I CAN’T tell you about the artist but the second i heard it, it brought back all the memories of watching the doors soft parade on a video i paid a guy $70 dollars to make for me out of la in about ’81 when that was the blog of today. i mean that was cuttin fuckin edge: let’s see i ordered him to put ig on dinah, live clash in london, still never seen it on utub, lene lovich video which i hadn’t seen yet cuz mtv was playin ruggles 34-7, what else/?
oh, back to the doors. it was some pbs new york/ public access thing from the day and i had just read ‘noone hear get’s out alive’ and was obsessed. i mean, they were my, well, i don’t even know who to compare the doors to today even though i haven’t listend in years, can you think of a contemporary comp.? the point.
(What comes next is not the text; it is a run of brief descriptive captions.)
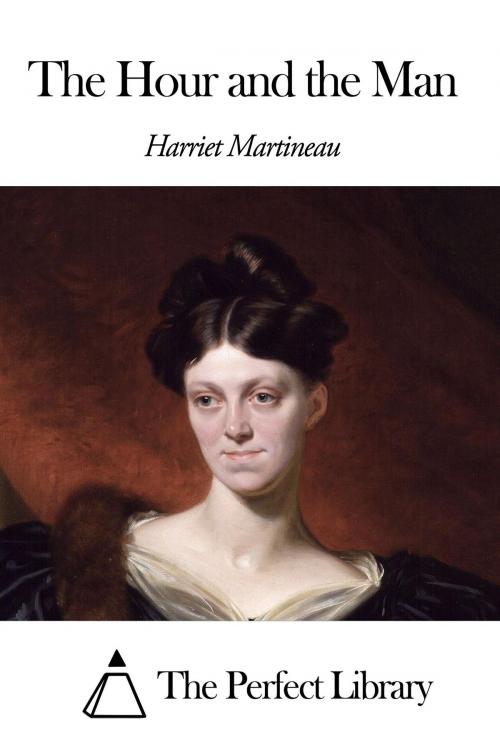 Cover of the book The Hour and the Man by Harriet Martineau, The Perfect Library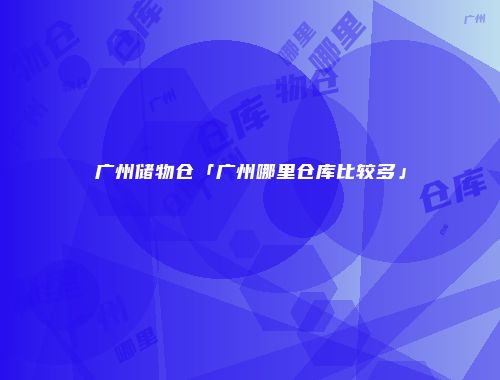 广州储物仓「广州哪里仓库比较多」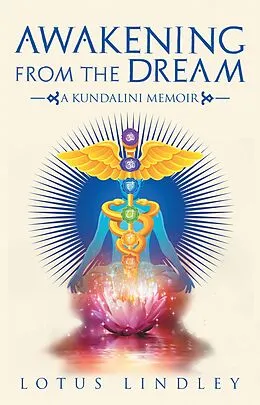 E-Book (epub) Awakening from the Dream von Lotus Lindley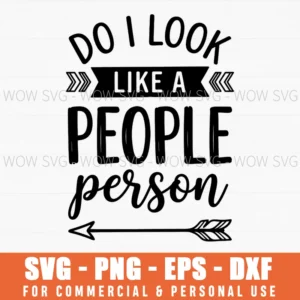 Do I Look Like A People Person Sarcastic Boho Minimalist Arrow Svg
so, yeah, and by the way, the reason i’m on here is cuz scott soriano blogged my ep from 81: our favorite band– and since then i’ve been on a nonstop quest tryin to find somebody with just the right taste like goldilocks, and today i found it, linkin’ off of somebody like e.c. brown or oddio by way of ubuweb and fmublog, etc. but that’s not namedropppin, that’s what you do when you’ve got weird taste and are old. anyway, oh, yeah the doors: fuckin great theme song for the show. and i’m gonna stick it on the myspace site which i can thank scott for the inspiration for after readin his review called the perfect american diy or some shit which i really thought was overthe top but made my day; but the problem with add is that by the time any of youse read this it will already be replaced by something i like more, although i gotta say, if it’s alright, i plan to suplement our sparse output of one ep and one album and one buddy holly tribute comp with lots of your stuff until one of us runs out of steam, if it’s ok? .
yeah, i’ll put it in the blog along with my fave song ever that i dl’ed here too– that ‘twine time’ thing. jesus christ, could i have a beer with that motherfucker. i love pedal steel, especially jazzy pedal steel with distortion, a la sneaky pete.rip
maybe next time i’ll have to tell you about the record i produced on linda gail lewis on new rose in 91 AT easley in memphis. i used the steel player from the highwaymen…and we were.
m
Yes J.M. is John Baker of BBC R.W. fame and, in case you guys haven’t figured it out yet, 78rpm was used to achieve hi-fi sound from pre-stereo equipment, mainly in radio stations, theatre productions etc. where a lot of the Southern catalogue was distributed.
ewe nose it just don’t blowzit
1965! A great year for music. I wonder if it got any needle-time on the radio. Good info from “tarantxon”.
Fans of John Baker & the BBC Radiophonic Workshop should find this of interest: A long lost radio show broadcast on BBC London in 1973,
produced by John Baker & his brother, Richard:
[url]http://www.nannytango.com/radio.html [url]
NSS = NO SHIT SHERLOCK
I’ve heard electrotwist on a 1960s British Pathe newsreel of a can production line.